You can also gather a party, and when you select one party member, you can’t select the other option presented to you, so it feels as if you’re making choices that matter. Wanting to see what the other possible party members are like also adds to the replay value of the game.
The pace slowed down for me in the battles. It seemed like I or the enemy missed or dodged about half of the time, which only served to drag out each encounter. The best way to hit them was with a Spell.
Other than that, I enjoyed the game and found it to be fairly engaging. I did appreciate how challenging the battles were. Gearing up, using items, and recruiting party members were definitely necessary for me to complete the first quest.
Chaos Dream: Retribution makes subtle use of plugins and/or code modifications that add to the game’s appeal. If you have an older computer, be aware that it may lag a bit as the game loads new graphics or voice sound files.

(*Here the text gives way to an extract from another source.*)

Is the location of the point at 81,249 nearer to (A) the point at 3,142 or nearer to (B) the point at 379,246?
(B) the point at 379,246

The music is varied and appropriate for each scene. I can’t say that any of the tracks would stick in my head, but they were pleasant to listen to.
Chaos Dream: Retribution shines in this department. Some conversations are voice-acted, and there are plenty of custom sound effects to complement the action, such as when an enemy or character gets hit, or the ambiance behind the music.
The only reason I’m taking points off here is because the voice-acting is inconsistent, meaning you never know when you’re going to get a voice-over and when you’re not. And there were some instances that I thought warranted a voice-over, but it either wasn’t there or didn’t load, such as when I found an important person I was looking for.
I’m impressed with the visuals of the game and expect the story to get more interesting as the game continues. If you’re looking for a more realistic-looking RPG and don’t mind the slow battling, try Chaos Dream: Retribution.